:: Input records ::
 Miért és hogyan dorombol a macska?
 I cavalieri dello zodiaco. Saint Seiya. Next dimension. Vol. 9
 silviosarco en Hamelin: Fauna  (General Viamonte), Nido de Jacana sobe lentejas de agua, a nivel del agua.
:::
:: Input records ::
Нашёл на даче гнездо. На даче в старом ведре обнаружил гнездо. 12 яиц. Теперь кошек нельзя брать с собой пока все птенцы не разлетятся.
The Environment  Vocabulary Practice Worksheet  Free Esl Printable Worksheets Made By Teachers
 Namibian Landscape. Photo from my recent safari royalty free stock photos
:::
**What is expected:**
Please, from the material above, copy only the lines from the line with "I cavalieri dello" up to and including the line with "silviosarco en Hamelin: Fauna", exactly as written.

**Exercise solution:**
 I cavalieri dello zodiaco. Saint Seiya. Next dimension. Vol. 9
 silviosarco en Hamelin: Fauna  (General Viamonte), Nido de Jacana sobe lentejas de agua, a nivel del agua.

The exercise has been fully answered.